Unos minutos más tarde, cuando se agota el manantial de las lágrimas, te
enjugas los ojos con la manga del chaquetón, te aproximas a una fuente, te
lavas la cara y das una vuelta sin rumbo fijo para que las huellas del llanto
se desvanezcan, porque no quieres que tu madre te pregunte nada. Regresas a
casa y besas a mamá. ¿Qué tal el día?, dice ella, y tú respondes:
Muy bien.
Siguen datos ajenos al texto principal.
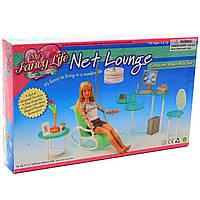 Детская игрушечная мебель My Fancy Life для кукол Барби кабинет. Обустройте кукольный домик (2818), фото 1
Luego, aunque no tienes hambre, meriendas, y te vas a tu
cuarto para estudiar, pero no puedes concentrarte. Nunca puedes
concentrarte.
Llega papá del trabajo y lo saludas, y
poco después
cenáis los tres juntos, y ves un rato la televisión, pero estás distraído y te
cuesta seguir el hilo de los programas, así que te despides de tus padres, te
lavas los dientes, vas a tu dormitorio, te pones el pijama, te acuestas y
apagas la luz. Tardas mucho en conciliar el sueño, pero poco a poco logras ir
sumiéndote en la inconsciencia.
Este es el mejor
momento del día, ¿verdad?, porque cuando duermes no sientes nada y quizá sueñes
que no estás solo, así que cierra los ojos, chico omega, refúgiate en el sueño,
pobre niño herido, porque allí los lobos no podrán atraparte.
¡Ring-ring...!
Vamos, vamos,
perezoso, está sonando el despertador. Levántate, dormilón; amanece un nuevo
día, un día cargado de promesas, un día luminoso donde todo puede ocurrir.
Un día más en el
infierno.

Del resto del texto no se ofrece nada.